• Dataset entries:
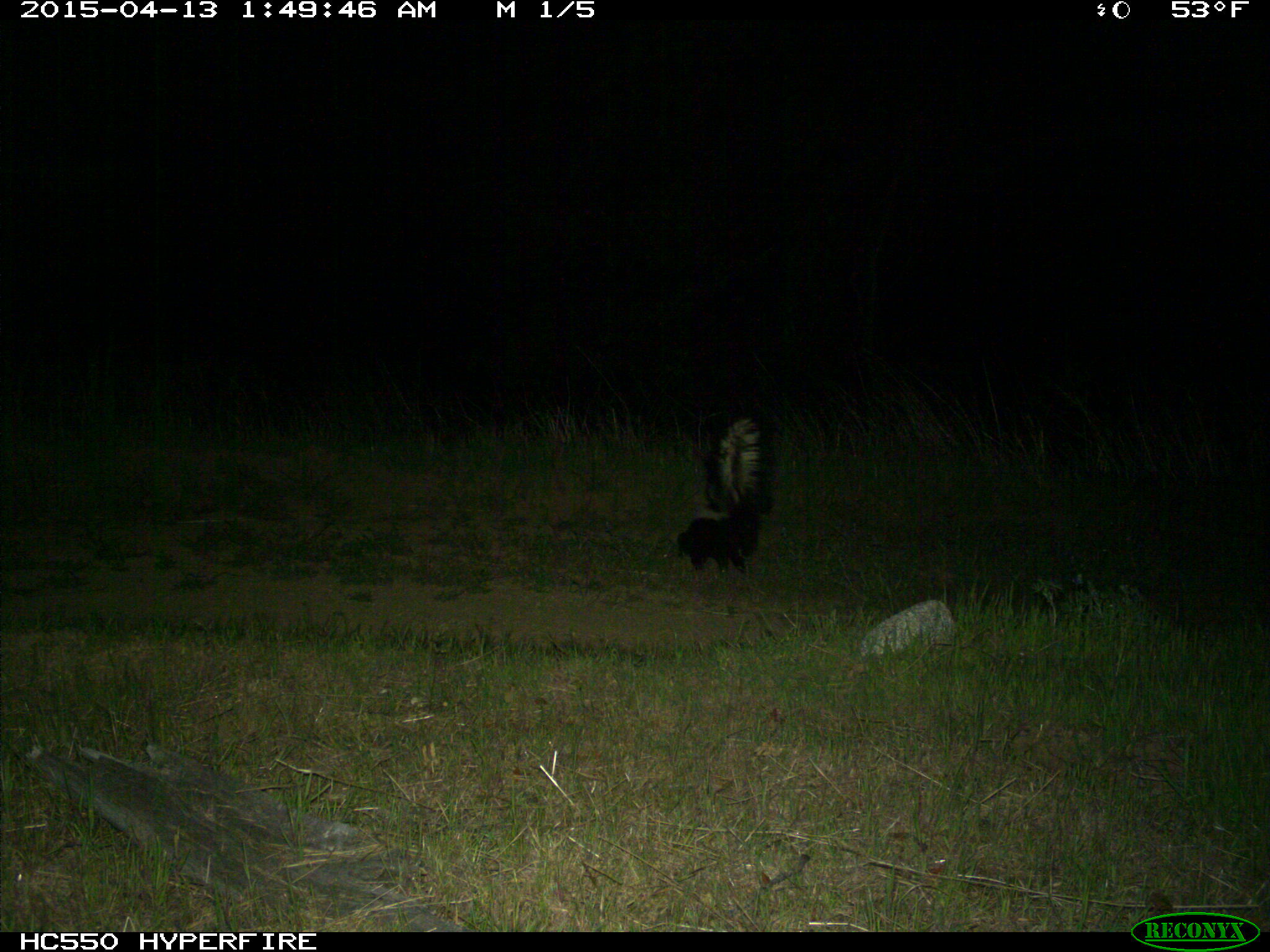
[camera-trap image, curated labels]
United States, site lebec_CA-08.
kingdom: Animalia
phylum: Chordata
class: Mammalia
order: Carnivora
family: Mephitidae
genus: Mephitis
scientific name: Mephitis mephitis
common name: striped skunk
--
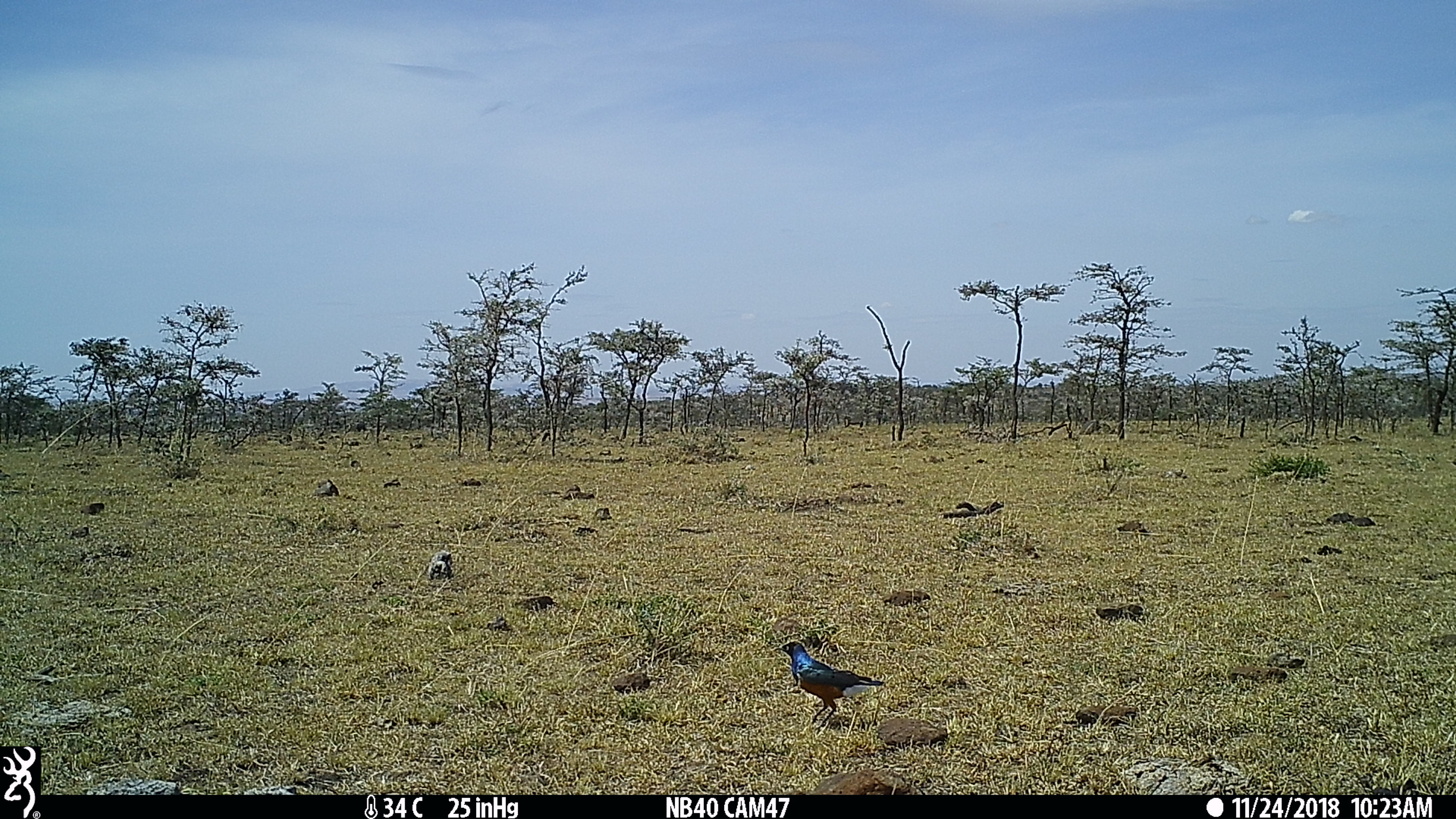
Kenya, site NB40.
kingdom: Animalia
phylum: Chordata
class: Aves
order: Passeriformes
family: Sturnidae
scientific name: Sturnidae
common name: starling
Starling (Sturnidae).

• Exercise requirements: Could you set down, exactly as written, the lines above between the one holding "[camera-trap image, curated labels]" and the one holding "common name: striped skunk", inclusive, and nothing more?

• Response to this task:
[camera-trap image, curated labels]
United States, site lebec_CA-08.
kingdom: Animalia
phylum: Chordata
class: Mammalia
order: Carnivora
family: Mephitidae
genus: Mephitis
scientific name: Mephitis mephitis
common name: striped skunk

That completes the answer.